- _AIM OF THE TASK_
Among the entries below, find all lines that include "javascript" and copy them.
[INPUT DATA Boundary: Start]
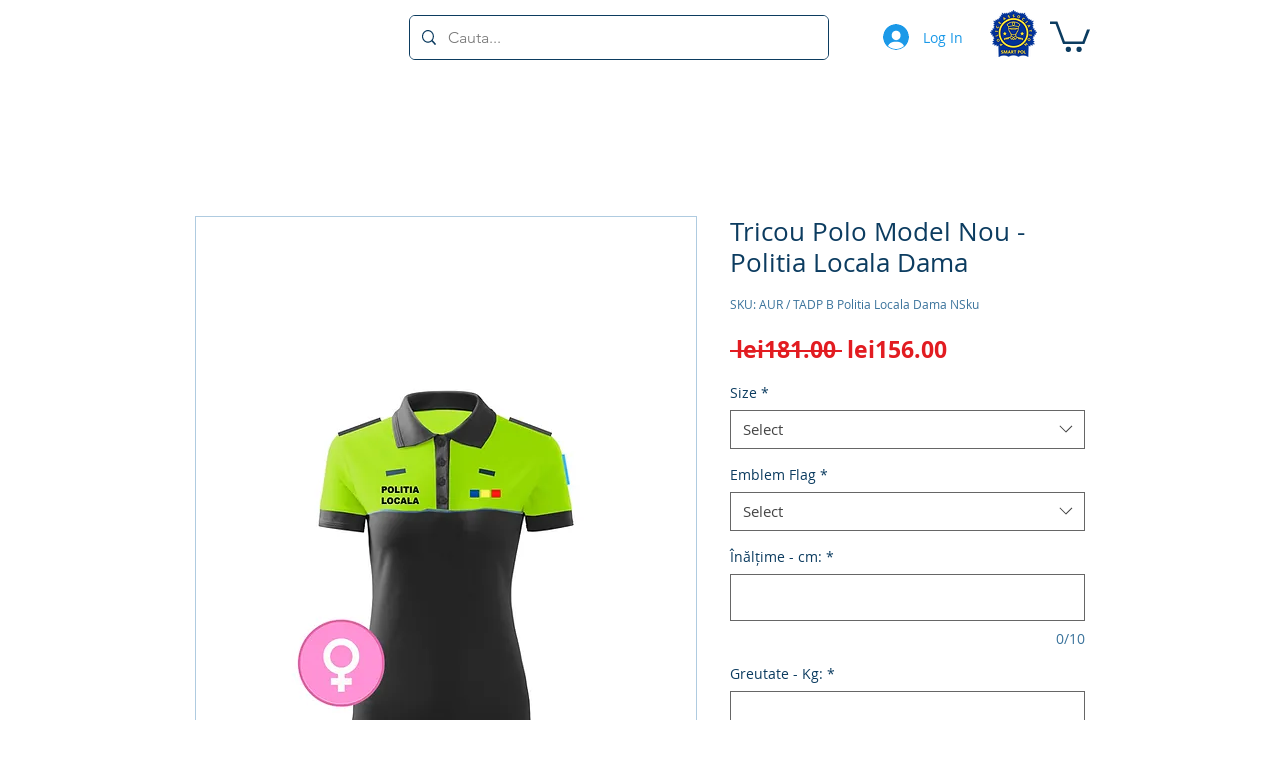

--- FILE ---
content_type: text/html; charset=utf-8
request_url: https://www.google.com/recaptcha/api2/aframe
body_size: 268
content:
<!DOCTYPE HTML><html><head><meta http-equiv="content-type" content="text/html; charset=UTF-8"></head><body><script nonce="X_g7URVv0ohKVDZfekbQ2g">/** Anti-fraud and anti-abuse applications only. See google.com/recaptcha */ try{var clients={'sodar':'https://pagead2.googlesyndication.com/pagead/sodar?'};window.addEventListener("message",function(a){try{if(a.source===window.parent){var b=JSON.parse(a.data);var c=clients[b['id']];if(c){var d=document.createElement('img');d.src=c+b['params']+'&rc='+(localStorage.getItem("rc::a")?sessionStorage.getItem("rc::b"):"");window.document.body.appendChild(d);sessionStorage.setItem("rc::e",parseInt(sessionStorage.getItem("rc::e")||0)+1);localStorage.setItem("rc::h",'1768703329720');}}}catch(b){}});window.parent.postMessage("_grecaptcha_ready", "*");}catch(b){}</script></body></html>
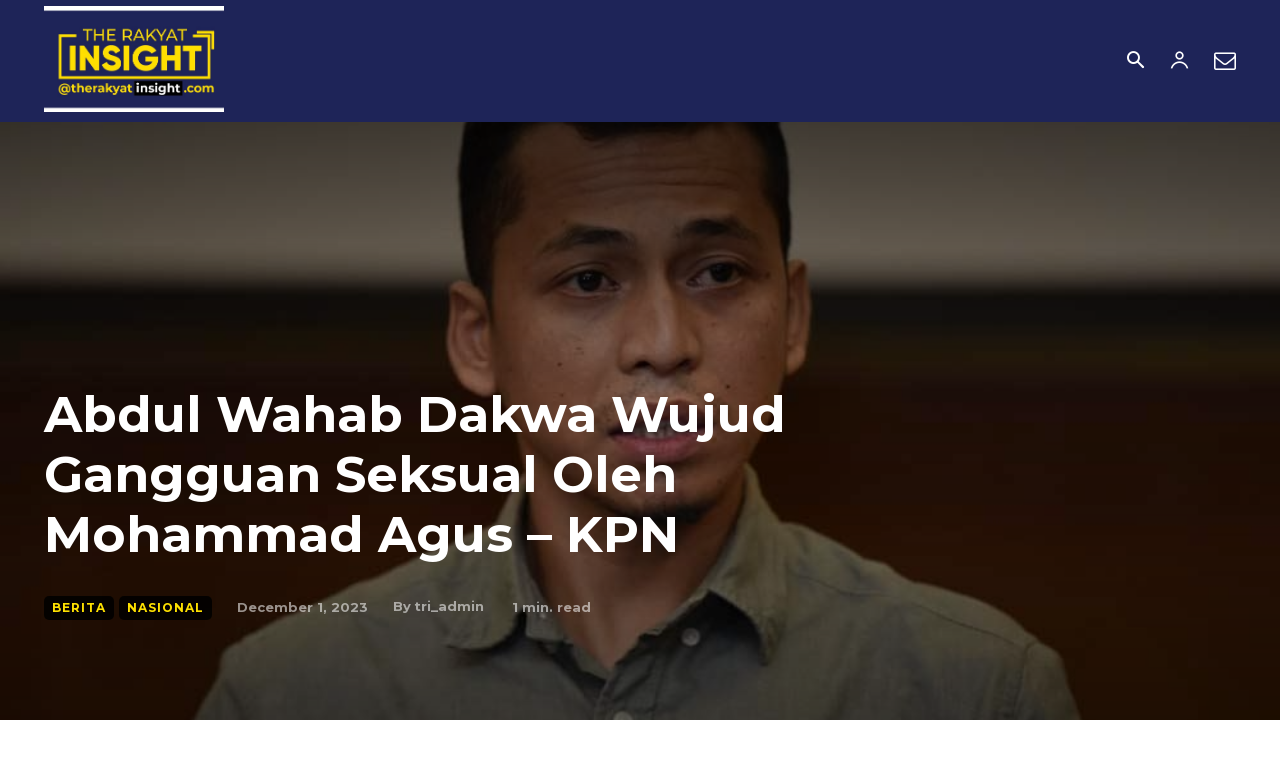

--- FILE ---
content_type: text/html; charset=utf-8
request_url: https://www.google.com/recaptcha/api2/aframe
body_size: 265
content:
<!DOCTYPE HTML><html><head><meta http-equiv="content-type" content="text/html; charset=UTF-8"></head><body><script nonce="0Ngdus9TTeptO1ovzHLDUQ">/** Anti-fraud and anti-abuse applications only. See google.com/recaptcha */ try{var clients={'sodar':'https://pagead2.googlesyndication.com/pagead/sodar?'};window.addEventListener("message",function(a){try{if(a.source===window.parent){var b=JSON.parse(a.data);var c=clients[b['id']];if(c){var d=document.createElement('img');d.src=c+b['params']+'&rc='+(localStorage.getItem("rc::a")?sessionStorage.getItem("rc::b"):"");window.document.body.appendChild(d);sessionStorage.setItem("rc::e",parseInt(sessionStorage.getItem("rc::e")||0)+1);localStorage.setItem("rc::h",'1768440237801');}}}catch(b){}});window.parent.postMessage("_grecaptcha_ready", "*");}catch(b){}</script></body></html>

--- FILE ---
content_type: text/javascript
request_url: https://therakyatinsight.com/wp-content/plugins/td-composer/legacy/Newspaper/js/tdVideoPlaylistYoutube.js?ver=12.6.6
body_size: 924
content:
var tdYoutubePlayers={};jQuery().ready(function(){tdYoutubePlayers.init()});
(function(){tdYoutubePlayers={tdPlayerContainer:"player_youtube",players:[],init:function(){for(var c=jQuery(".td_wrapper_playlist_player_youtube"),e=0;e<c.length;e++){var a=jQuery(c[e]),b=tdYoutubePlayers.addPlayer(a),g=b.tdPlayerContainer;a.parent().find(".td_youtube_control").data("player-id",g);for(var d=a.parent().find(".td_click_video_youtube"),f=0;f<d.length;f++)jQuery(d[f]).data("player-id",g),f+1<d.length?jQuery(d[f]).data("next-video-id",jQuery(d[f+1]).data("video-id")):jQuery(d[f]).data("next-video-id",
jQuery(d[0]).data("video-id"));"1"==a.data("autoplay")&&(b.autoplay=1,b.mute=1);a=a.data("first-video");""!==a&&(b.tdPlaylistIdYoutubeVideoRunning=a,b.playVideo(a))}jQuery(".td_click_video_youtube").on("click",function(){var a=jQuery(this).data("video-id"),b=jQuery(this).data("player-id");void 0!==b&&""!==b&&void 0!==a&&""!==a&&tdYoutubePlayers.operatePlayer(b,"play",a)});jQuery(".td_youtube_control").on("click",function(){var a=jQuery(this).data("player-id");void 0!==a&&""!==a&&(jQuery(this).hasClass("td-sp-video-play")?
tdYoutubePlayers.operatePlayer(a,"play"):tdYoutubePlayers.operatePlayer(a,"pause"))})},addPlayer:function(c){c=tdYoutubePlayers.createPlayer(tdYoutubePlayers.tdPlayerContainer+"_"+tdYoutubePlayers.players.length,c);tdYoutubePlayers.players.push(c);return c},operatePlayer:function(c,e,a){for(var b=0;b<tdYoutubePlayers.players.length;b++)if(tdYoutubePlayers.players[b].tdPlayerContainer==c){c=tdYoutubePlayers.players[b];c.playStatus();"play"===e?(c.autoplay=1,c.mute=0,void 0===a?c.playerPlay():c.playVideo(a)):
"pause"==e&&tdYoutubePlayers.players[b].playerPause();break}},createPlayer:function(c,e){var a={tdYtPlayer:"",tdPlayerContainer:c,autoplay:0,mute:0,tdPlaylistIdYoutubeVideoRunning:"",jqTDWrapperVideoPlaylist:e.closest(".td_wrapper_video_playlist"),jqPlayerWrapper:e,jqControlPlayer:"",_videoId:"",playVideo:function(b){a._videoId=b;"undefined"===typeof YT||"undefined"===typeof YT.Player?(window.onYouTubePlayerAPIReady=function(){for(var a=0;a<tdYoutubePlayers.players.length;a++)tdYoutubePlayers.players[a].loadPlayer()},
jQuery.getScript("https://www.youtube.com/player_api").done(function(a,b){})):a.loadPlayer(b)},loadPlayer:function(b){var c=a._videoId;void 0!==b&&(c=b);if(void 0!==c){a.tdPlaylistIdYoutubeVideoRunning=c;b=window.td_youtube_list_ids["td_"+a.tdPlaylistIdYoutubeVideoRunning].title;var d=window.td_youtube_list_ids["td_"+a.tdPlaylistIdYoutubeVideoRunning].time;a.jqTDWrapperVideoPlaylist.find(".td_click_video_youtube").removeClass("td_video_currently_playing");a.jqTDWrapperVideoPlaylist.find(".td_"+c).addClass("td_video_currently_playing");
a.jqTDWrapperVideoPlaylist.find(".td_current_video_play_title_youtube").html(b);a.jqTDWrapperVideoPlaylist.find(".td_current_video_play_time_youtube").html(d);a.jqPlayerWrapper.html("<div id="+a.tdPlayerContainer+' class="td-youtube-player"></div>');a.jqControlPlayer=a.jqTDWrapperVideoPlaylist.find(".td_youtube_control");a.tdYtPlayer=new YT.Player(a.tdPlayerContainer,{playerVars:{autoplay:a.autoplay,mute:a.mute},height:"100%",width:"100%",videoId:c,events:{onReady:a.onPlayerReady,onStateChange:a.onPlayerStateChange}})}},
onPlayerReady:function(a){if("undefined"!==typeof tdShowVideo)tdShowVideo.onYoutubeReadyEvent(a)},onPlayerStateChange:function(b){if(b.data===YT.PlayerState.PLAYING)a.pauseStatus();else if(b.data===YT.PlayerState.ENDED){a.playStatus();a.autoplay=1;a.mute=0;var c="",d=a.jqTDWrapperVideoPlaylist.find(".td_video_currently_playing");d.length&&(d=jQuery(d).next(".td_click_video_youtube"),d.length&&(c=jQuery(d).data("video-id")));""!==c&&a.playVideo(c)}else YT.PlayerState.PAUSED&&a.playStatus();if("undefined"!==
typeof tdShowVideo)tdShowVideo.onYoutubeStateChangeEvent(b)},playerPlay:function(){a.tdYtPlayer.playVideo()},playerPause:function(){a.tdYtPlayer.pauseVideo()},playStatus:function(){a.jqControlPlayer.removeClass("td-sp-video-pause").addClass("td-sp-video-play")},pauseStatus:function(){a.jqControlPlayer.removeClass("td-sp-video-play").addClass("td-sp-video-pause")}};return a}}})();
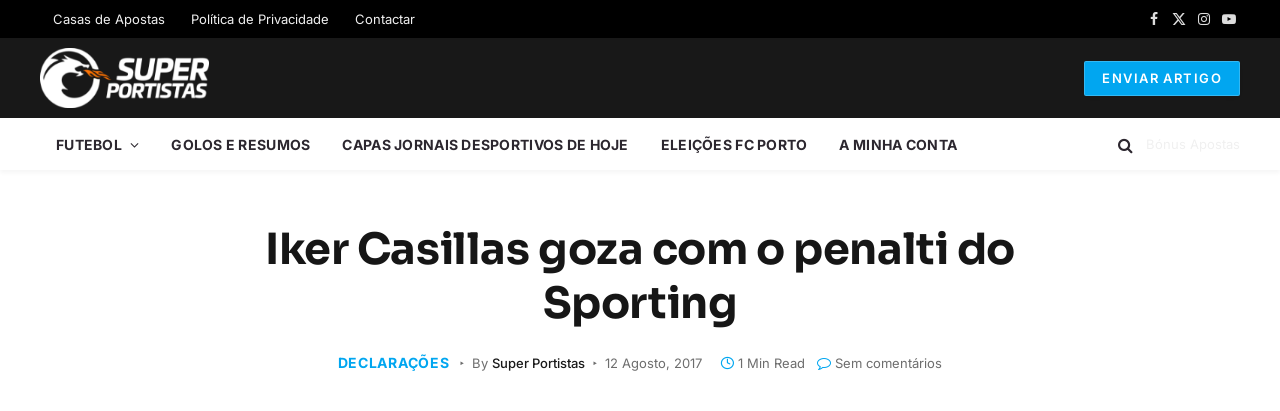

--- FILE ---
content_type: text/html; charset=utf-8
request_url: https://www.google.com/recaptcha/api2/aframe
body_size: 259
content:
<!DOCTYPE HTML><html><head><meta http-equiv="content-type" content="text/html; charset=UTF-8"></head><body><script nonce="LlcvXPYP2rCMUsOEz3bZDg">/** Anti-fraud and anti-abuse applications only. See google.com/recaptcha */ try{var clients={'sodar':'https://pagead2.googlesyndication.com/pagead/sodar?'};window.addEventListener("message",function(a){try{if(a.source===window.parent){var b=JSON.parse(a.data);var c=clients[b['id']];if(c){var d=document.createElement('img');d.src=c+b['params']+'&rc='+(localStorage.getItem("rc::a")?sessionStorage.getItem("rc::b"):"");window.document.body.appendChild(d);sessionStorage.setItem("rc::e",parseInt(sessionStorage.getItem("rc::e")||0)+1);localStorage.setItem("rc::h",'1769485609952');}}}catch(b){}});window.parent.postMessage("_grecaptcha_ready", "*");}catch(b){}</script></body></html>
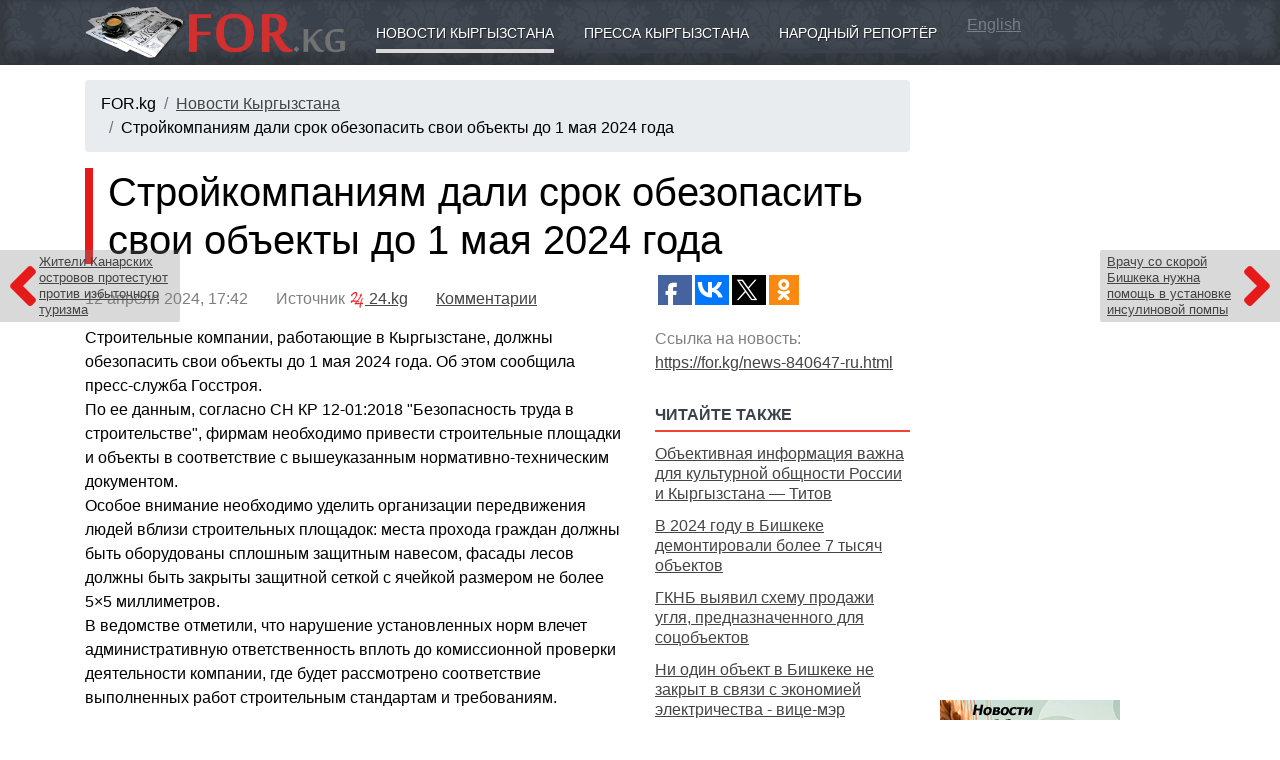

--- FILE ---
content_type: text/html; charset=utf-8
request_url: https://www.google.com/recaptcha/api2/aframe
body_size: 270
content:
<!DOCTYPE HTML><html><head><meta http-equiv="content-type" content="text/html; charset=UTF-8"></head><body><script nonce="dmZDAA1YHfVKxxxPKPhGKQ">/** Anti-fraud and anti-abuse applications only. See google.com/recaptcha */ try{var clients={'sodar':'https://pagead2.googlesyndication.com/pagead/sodar?'};window.addEventListener("message",function(a){try{if(a.source===window.parent){var b=JSON.parse(a.data);var c=clients[b['id']];if(c){var d=document.createElement('img');d.src=c+b['params']+'&rc='+(localStorage.getItem("rc::a")?sessionStorage.getItem("rc::b"):"");window.document.body.appendChild(d);sessionStorage.setItem("rc::e",parseInt(sessionStorage.getItem("rc::e")||0)+1);localStorage.setItem("rc::h",'1764733466728');}}}catch(b){}});window.parent.postMessage("_grecaptcha_ready", "*");}catch(b){}</script></body></html>

--- FILE ---
content_type: application/javascript;charset=utf-8
request_url: https://w.uptolike.com/widgets/v1/version.js?cb=cb__utl_cb_share_1764733464238437
body_size: 396
content:
cb__utl_cb_share_1764733464238437('1ea92d09c43527572b24fe052f11127b');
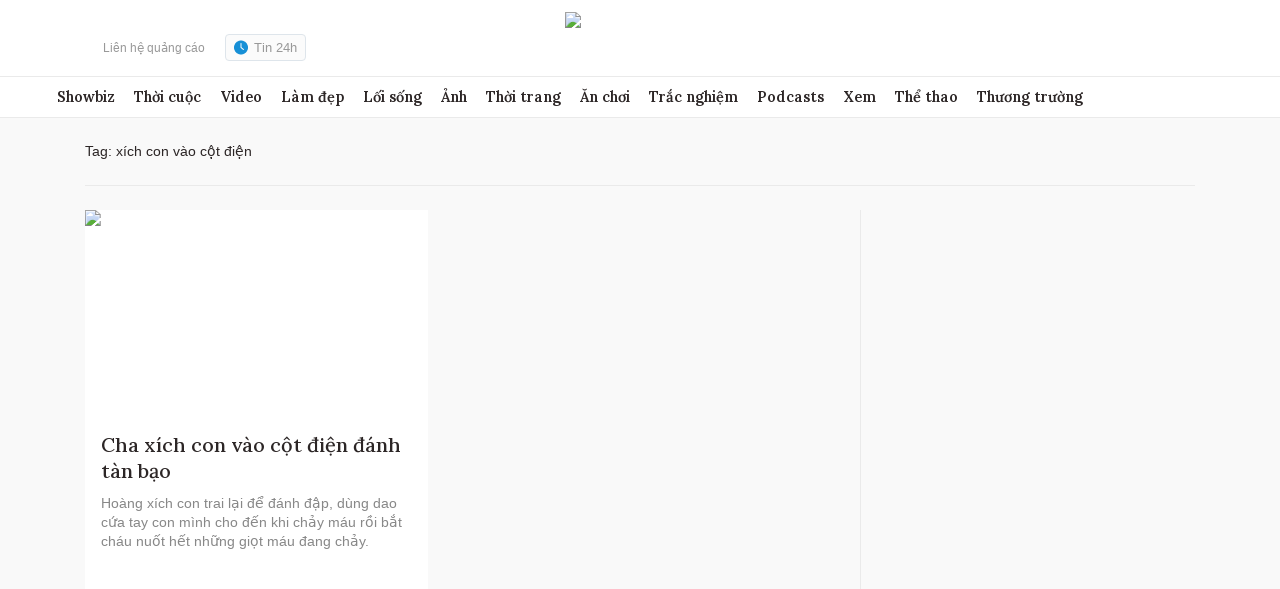

--- FILE ---
content_type: text/html; charset=utf-8
request_url: https://www.google.com/recaptcha/api2/aframe
body_size: 267
content:
<!DOCTYPE HTML><html><head><meta http-equiv="content-type" content="text/html; charset=UTF-8"></head><body><script nonce="w04qihbXcUjL8IXLXccX9g">/** Anti-fraud and anti-abuse applications only. See google.com/recaptcha */ try{var clients={'sodar':'https://pagead2.googlesyndication.com/pagead/sodar?'};window.addEventListener("message",function(a){try{if(a.source===window.parent){var b=JSON.parse(a.data);var c=clients[b['id']];if(c){var d=document.createElement('img');d.src=c+b['params']+'&rc='+(localStorage.getItem("rc::a")?sessionStorage.getItem("rc::b"):"");window.document.body.appendChild(d);sessionStorage.setItem("rc::e",parseInt(sessionStorage.getItem("rc::e")||0)+1);localStorage.setItem("rc::h",'1769495009103');}}}catch(b){}});window.parent.postMessage("_grecaptcha_ready", "*");}catch(b){}</script></body></html>

--- FILE ---
content_type: application/javascript; charset=utf-8
request_url: https://fundingchoicesmessages.google.com/f/AGSKWxWTTFtQOYcGmF73y9KHWvM2dX1Ihu0bzuFS1BdXThwQ29PkrQt36NupWGGp8Yt0LUv6kU_cP1dQKoF98DDwk-u2O1kdcwDBUWh88LkKmTrAPopqKq6hFQMyJaoxXTFvQGAZeVfZMMAUGdkYtYjr948Br-EXiQqQFRnT_IJnPGNu4-CgT0zDdf6tfTTc/_/singleadextension.728px)?adTagUrl=/advertisements2./adplugin_
body_size: -1290
content:
window['c6b46fa8-295d-48d6-8db2-336f1b540dad'] = true;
[INPUT DATA Boundary: End]
- _SOLUTION TO THE PROBLEM_
content_type: text/javascript
content_type: application/javascript;charset=utf-8
content_type: application/javascript; charset=utf-8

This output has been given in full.